The Wetlands Protection Committee's latest meeting regarding the proposed facilities on Wellesley Country Club land was described by some neighbors as anywhere from "frustrating" to "inadequate." At least from the perspective of people living near Brookside Road.
"We were presented material that helps us make a decision," said Committee chair Eric Seaborn. "We're moving forward with a timetable."
The purpose of the meeting was largely to discuss findings made by Beals and Thomas (B+T), third party consultants hired by the town to peer review the plans filed by the Club's consultant Coneco Engineering and Scientists. Before B+T representatives were asked to speak, Mike Toohill of Coneco presented updated plans for the maintenance facility and comfort station, the two buildings proposed within wetland areas.

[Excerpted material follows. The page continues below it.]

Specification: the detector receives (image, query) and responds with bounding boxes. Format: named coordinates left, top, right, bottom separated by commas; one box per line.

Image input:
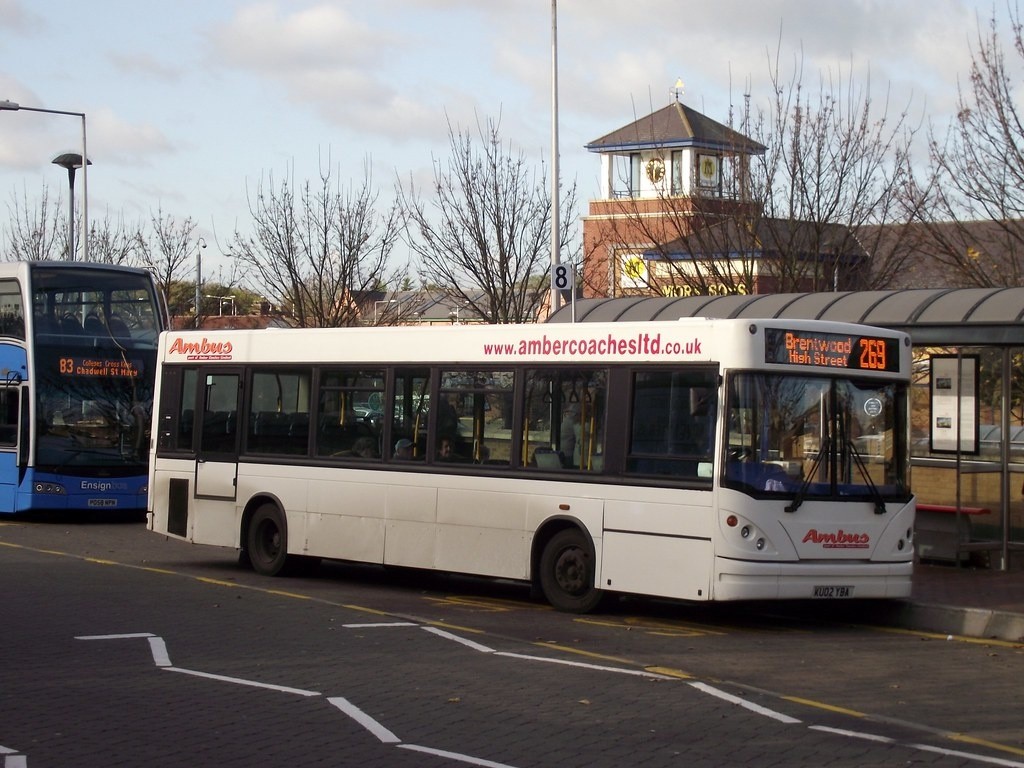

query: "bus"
left=145, top=316, right=917, bottom=615
left=0, top=261, right=164, bottom=523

"We've made some fairly major revisions," Toohill explained.
The comfort station, a more pleasant euphemism for restroom facilities, has been shifted entirely out of the contested wetland areas. This 20-foot by 20-foot hut contains men and women's bathrooms and a lightning shelter. Because of the toilets, it will require some construction to connect it to the existing sewer lines running under Brookside road, but any disturbance will be temporary. Also conspicuously absent, the bulk material storage facility which was initially paired with this feature.
As for the maintenance facility, gone is the wash-down facility. The building itself moved further south on the plans, and is now L-shaped instead of the straight building described in the original Notice of Intent (NOI). This moves most of the construction out of the 200-foot buffer zone, from over 29,000 square feet originally, down to 5,926 square feet. Many of these changes were made in response to comments from B+T in a 12-page response letter.
"We have seen some significant steps that the applicant has done in response to our comments," said B+T's John Bensley at the meeting.
In the letter, and at the meeting, Bensley noted that there was some information they still required from the Country Club. This is also information which would be useful to the consultant hired by community group Friends of Brookside, Patrick Garner.
"We need identical information. Otherwise, information that we present has no real weight or validity," said Garner.
One of the provisions to acceptance is that the Club must prove they have looked at alternative sites and building in a wetland area is their only viable option. They have presented a handful of alternatives at their presentations, and the Committee has also extended the opportunity for neighbors to make their own suggestions. However, Garner doesn't feel he is working with adequate information and has not been allowed to visit the Country Club site.
The club's counsel, Art Krieger, explained, "The regulations state that the community has the opportunity to suggest alternatives, but it is also a private property and the club doesn't feel it would be productive to have residents coming and taking measurements."
As the meeting drew to a close, there was a heightened sense of aggravation among many of the neighbor speakers. Many expressed frustration with this meeting in particular, pointing out that there was a lot of time wasted on visuals which weren't clear. One neighbor was interrupted at least four times before having a chance to speak. Most of the meeting was focused on presenting alternatives, many of which have already been discussed at previous meetings.
"The reason we are dwelling on alternatives is that the law states if there is some alternative site, we are bound to deny it [the NOI]," explained Jay Hammerness, a Wetlands Protection Committee member.
There are two more meetings scheduled for this particular battle. January 27 and February 3, the Committee will reconvene to hear more from the Country Club on its alternatives and suggestions.